Tugas singkat 1:
Menurut Fairclough dalam potongan teks tentang pengertian teks, apa contoh bagian bahasa tertulis yang secara keseluruhan 'bekerja'?

Potongan teks:
________________________
A. Teks
Kridalaksana (2011:238) dalam Kamus Linguistiknya menyatakan
bahwa teks adalah (1) satuan bahasa terlengkap yang bersifat abstrak, (2) deretan
kalimat, kata, dan sebagainya yang membentuk ujaran, (3) ujaran yang dihasilkan dalam interaksi
manusia. Dilihat dari tiga pengertian teks yang dikemukakan dalam Kamus
Linguistik tersebut dapat dikatakan bahwa teks adalah satuan bahasa yang bisa
berupa bahasa tulis dan bisa juga berupa bahasa lisan yang dahasilkan dari
interaksi atau komunikasi manusia.
Fairclough (1995:4) menyatakan bahwa sebuah teks itu, secara
tradisional merupakan bagian dari bahasa tertulis yang secara keseluruhan
'bekerja' seperti puisi atau novel, atau bagian yang relatif diskrit pekerjaan
seperti sebuah bab. Kemuadian, secara konsepsi yang agak lebih luas dan telah
menjadi umum dalam analisis wacana, di mana teks mungkin baik tertulis atau
lisan, seperti kata-kata yang digunakan dalam percakapan juga dapat dikatkan
sebagai suatu teks.
Berdasarkan beberapa pendapat di atas dapat diartikan bahwa
teks adalah suatu kesatuan bahasa yang memiliki isi dan bentuk, baik lisan
maupun tulisan yang disampaikan oleh seorang pengirim kepada penerima untuk
menyampaikan pesan tertentu. Teks tidak hanya berbentuk deratan kalimat-kalimat
secara tulis, namun juga dapat berupa ujaran-ujaran atau dalam bentuk lisan.
Teks merupakan produk, dalam arti bahwa teks itu
merupakan keluaran (output); sesuatu yang dapat direkam atau dipelajari
(berwujud). Teks juga merupakan proses, dalam arti merupakan proses pemilihan
makna yang terus-menerus, maksudnya ketika kita menerima atau memberi informasi
dalam bentuk teks (lisan atau tulis) maka tentunya di dalam otak kita terjadi
proses pemahaman (pemilihan makna) terhadap informasi tersebut, jangan sampai
terjadi kesalahpahaman.
________________________
Entri yang diambil dari sebuah koleksi

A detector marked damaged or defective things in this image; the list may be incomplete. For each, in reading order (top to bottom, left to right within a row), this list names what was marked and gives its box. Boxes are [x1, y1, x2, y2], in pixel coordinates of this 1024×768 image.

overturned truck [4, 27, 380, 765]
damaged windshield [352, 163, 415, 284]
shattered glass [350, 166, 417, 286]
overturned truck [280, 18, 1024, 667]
________________________
Tugas singkat 2:
Tukar "damaged or defective" dengan "broken or faulty" di semua entri di atas, lalu tulis ulang entri itu tanpa mengubah bagian lain.

Jawaban soal 1:
Puisi atau novel.

Jawaban soal 2:
A detector marked broken or faulty things in this image; the list may be incomplete. For each, in reading order (top to bottom, left to right within a row), this list names what was marked and gives its box. Boxes are [x1, y1, x2, y2], in pixel coordinates of this 1024×768 image.

overturned truck [4, 27, 380, 765]
damaged windshield [352, 163, 415, 284]
shattered glass [350, 166, 417, 286]
overturned truck [280, 18, 1024, 667]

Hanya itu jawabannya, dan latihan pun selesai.